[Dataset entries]
BEGIN

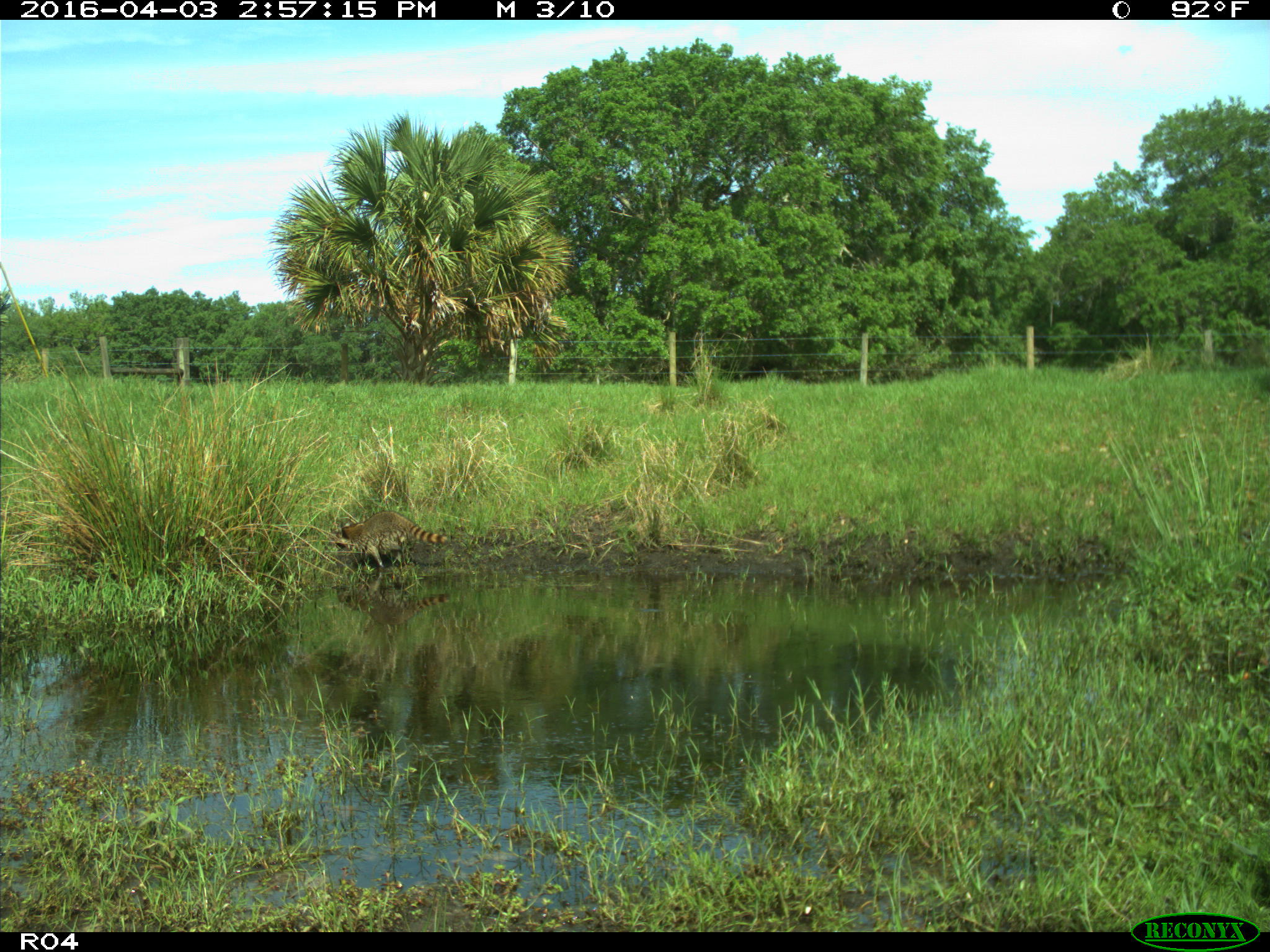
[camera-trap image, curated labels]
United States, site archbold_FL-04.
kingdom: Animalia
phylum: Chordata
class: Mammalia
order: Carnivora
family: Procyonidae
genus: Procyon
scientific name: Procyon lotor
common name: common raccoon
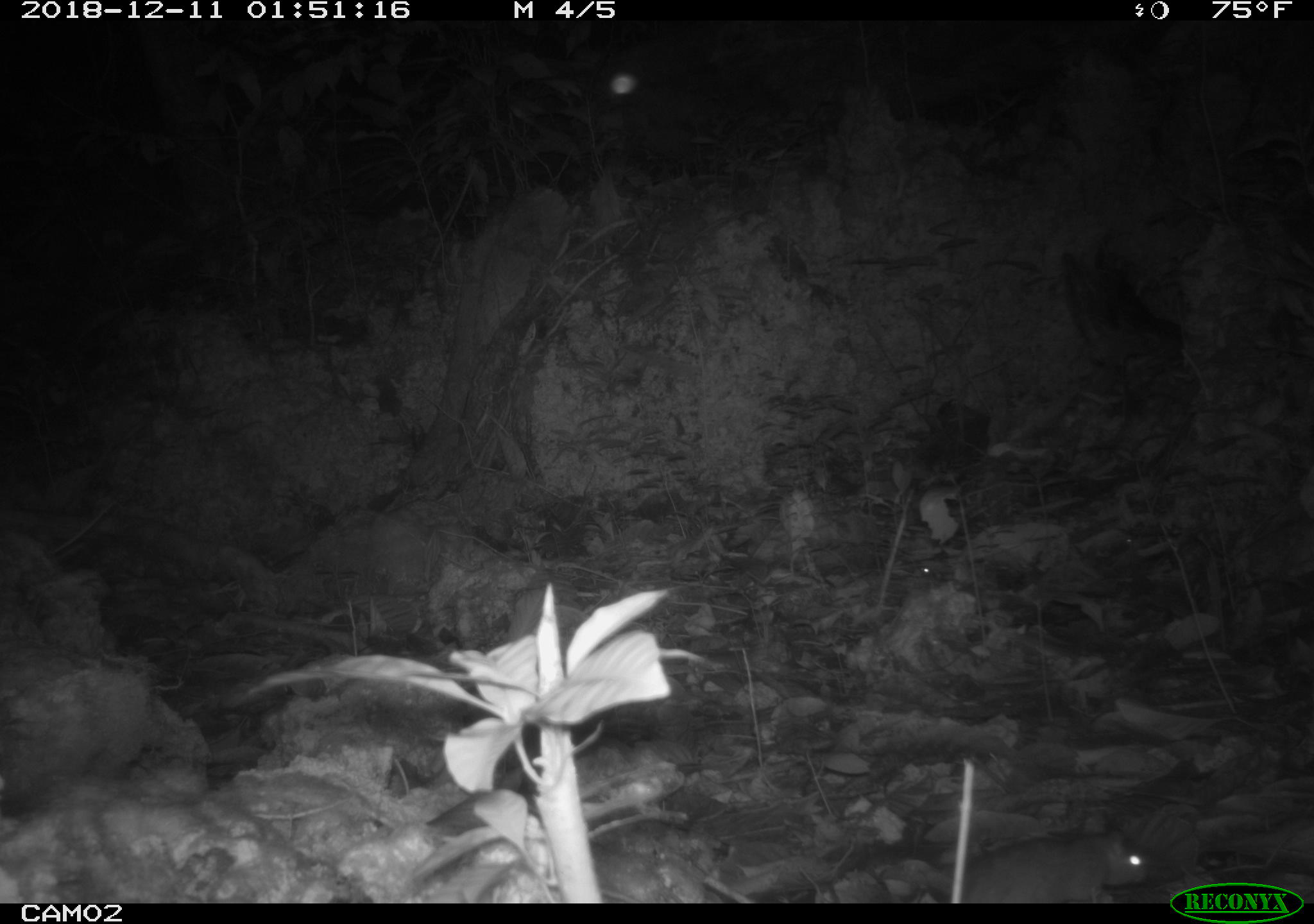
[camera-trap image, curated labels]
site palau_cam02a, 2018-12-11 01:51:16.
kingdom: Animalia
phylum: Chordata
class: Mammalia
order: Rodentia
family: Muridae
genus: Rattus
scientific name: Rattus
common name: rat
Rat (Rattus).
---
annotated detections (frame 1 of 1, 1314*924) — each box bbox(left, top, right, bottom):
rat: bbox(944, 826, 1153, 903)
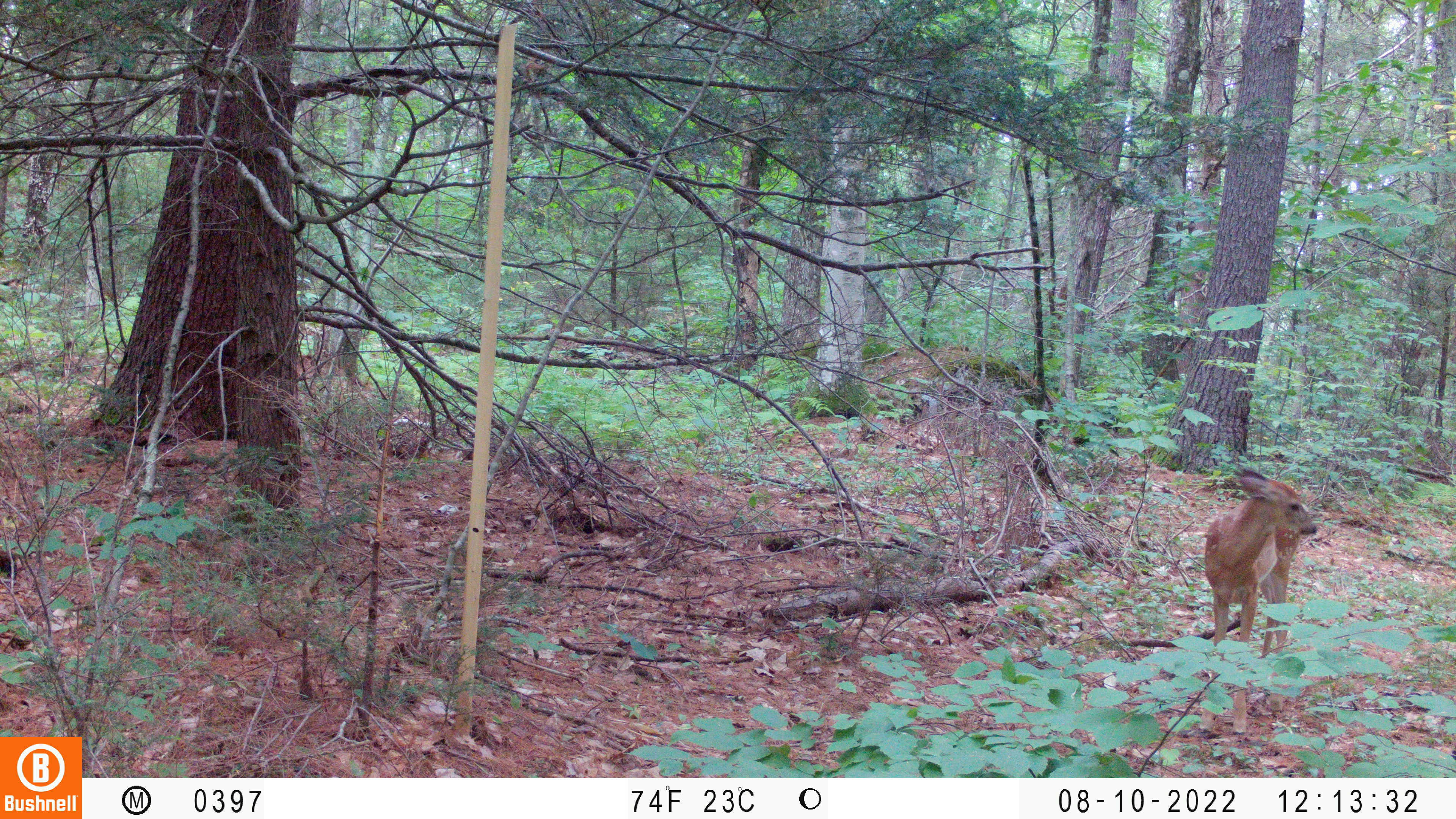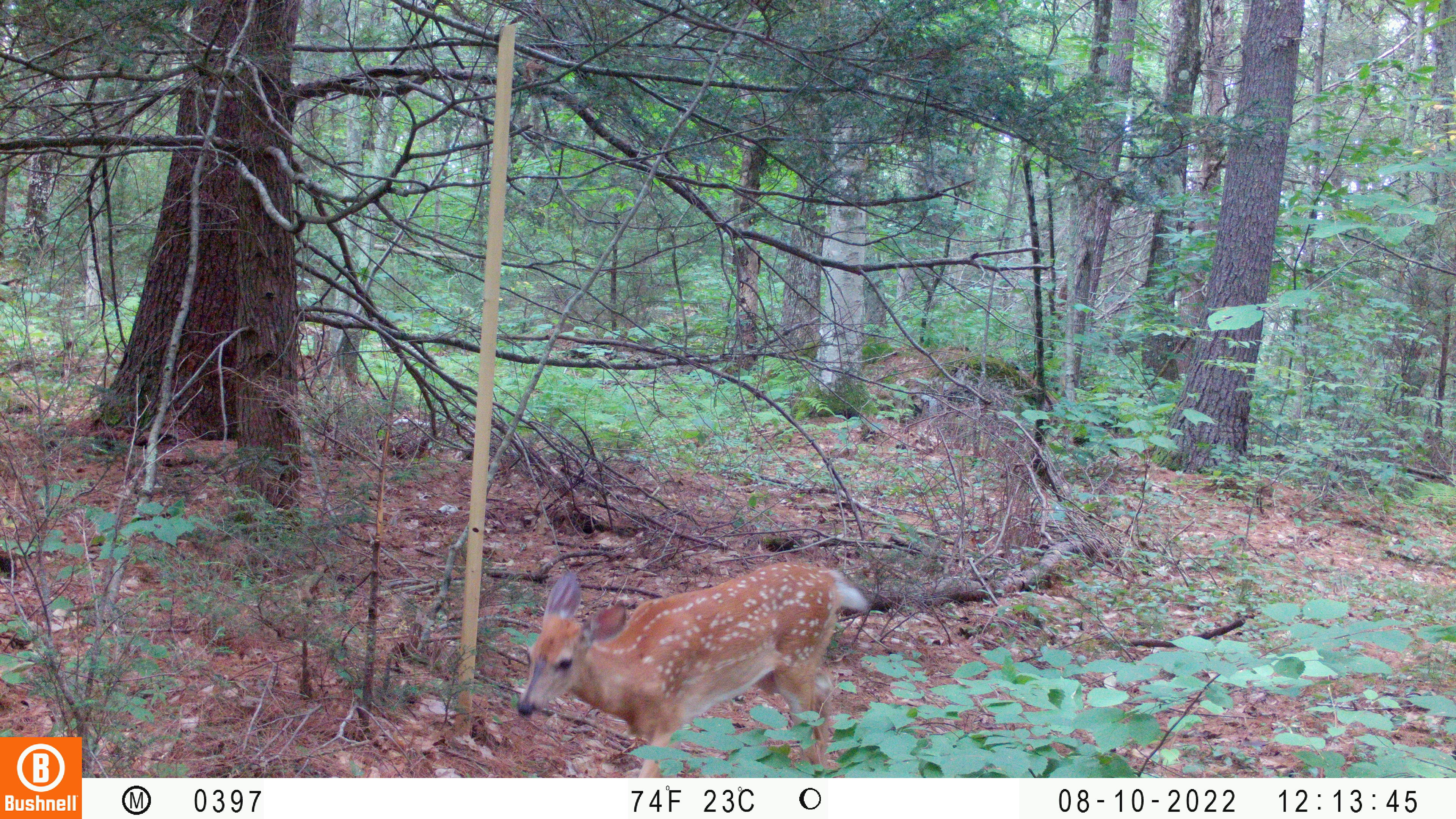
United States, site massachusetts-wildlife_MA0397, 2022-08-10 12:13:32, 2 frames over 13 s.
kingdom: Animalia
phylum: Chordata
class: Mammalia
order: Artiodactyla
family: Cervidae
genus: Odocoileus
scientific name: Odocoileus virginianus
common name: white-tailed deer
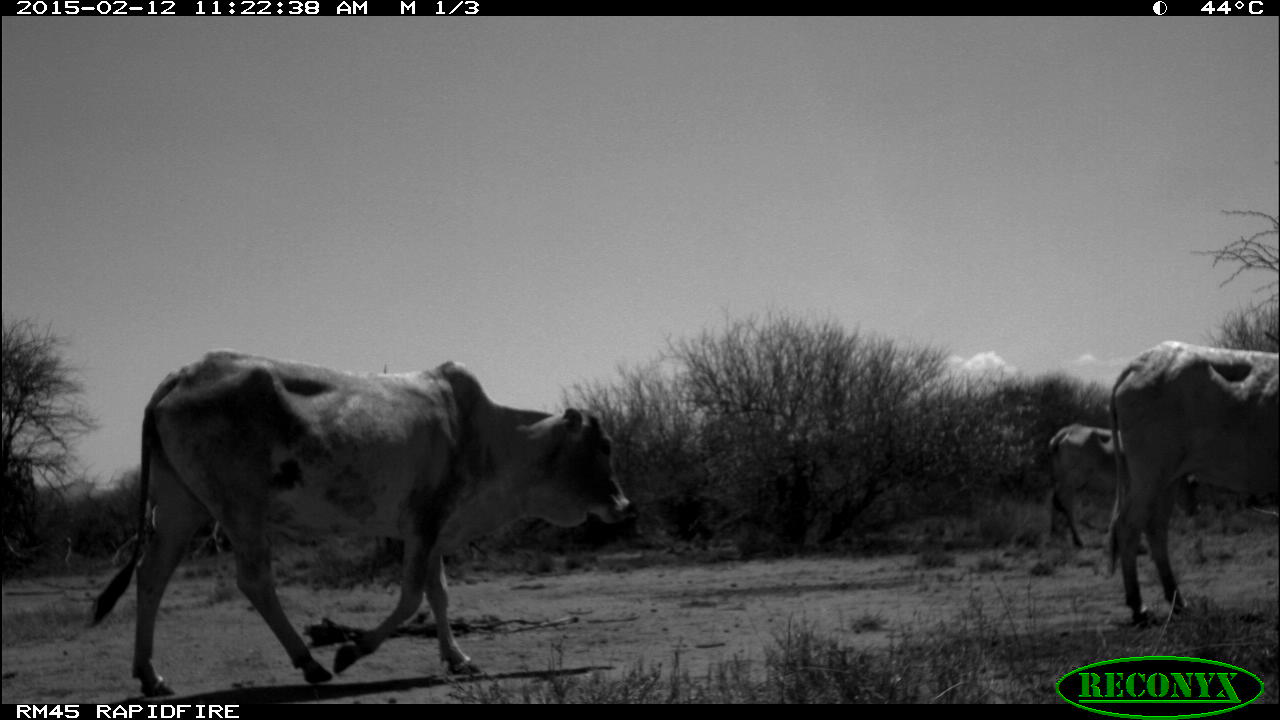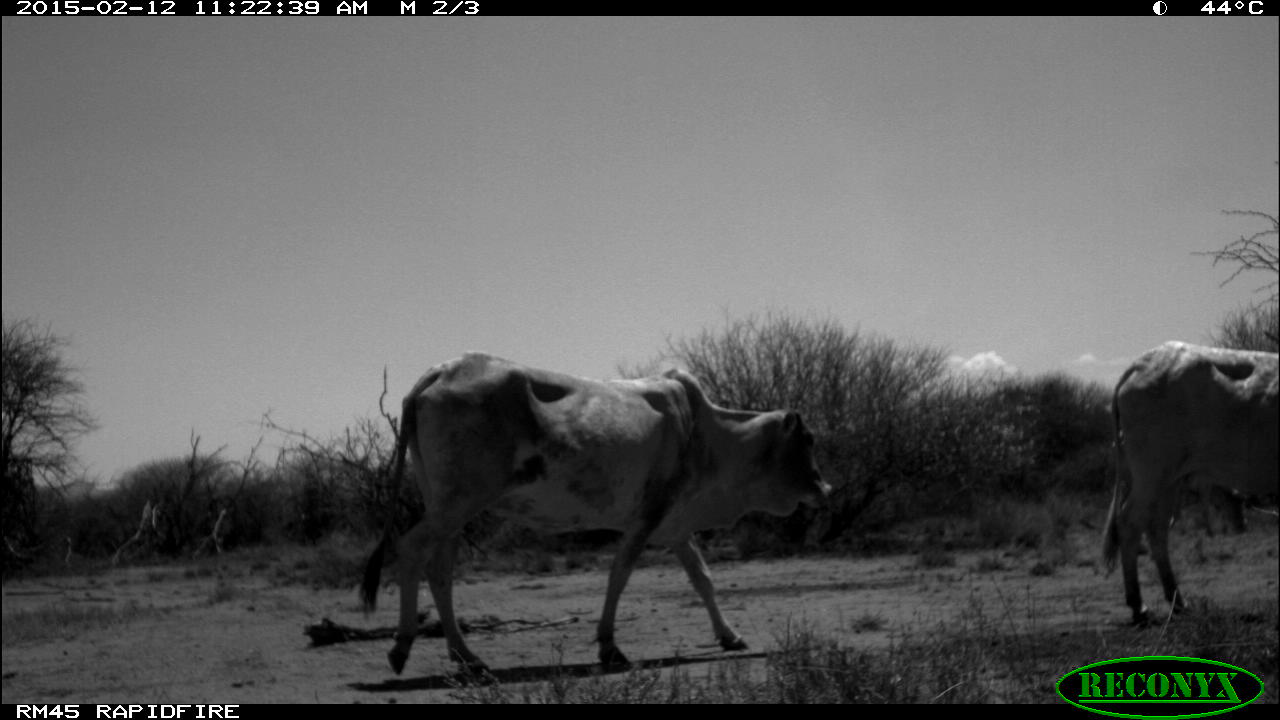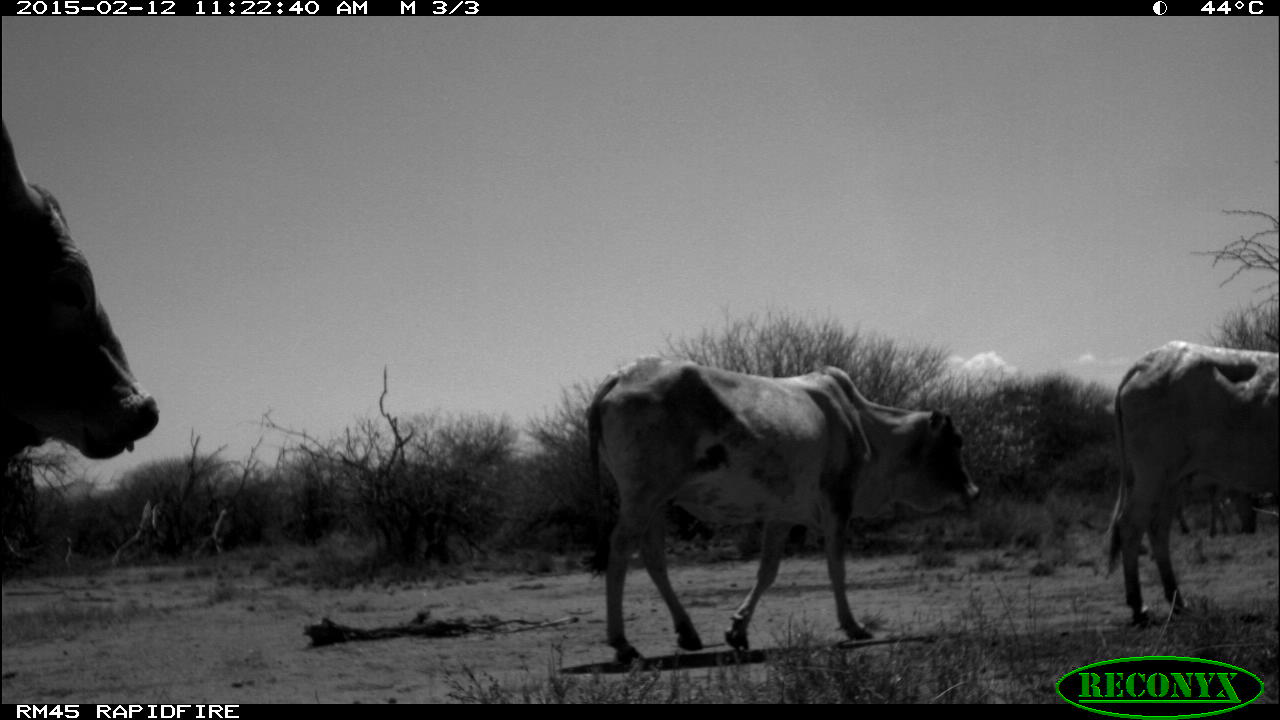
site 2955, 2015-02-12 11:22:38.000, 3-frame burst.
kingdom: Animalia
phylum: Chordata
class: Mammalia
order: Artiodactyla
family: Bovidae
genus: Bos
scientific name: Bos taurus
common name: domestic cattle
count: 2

END

Instructions for the task: Where a line above holds the word "scientific", copy it.

Result:
scientific name: Procyon lotor
scientific name: Rattus
scientific name: Odocoileus virginianus
scientific name: Bos taurus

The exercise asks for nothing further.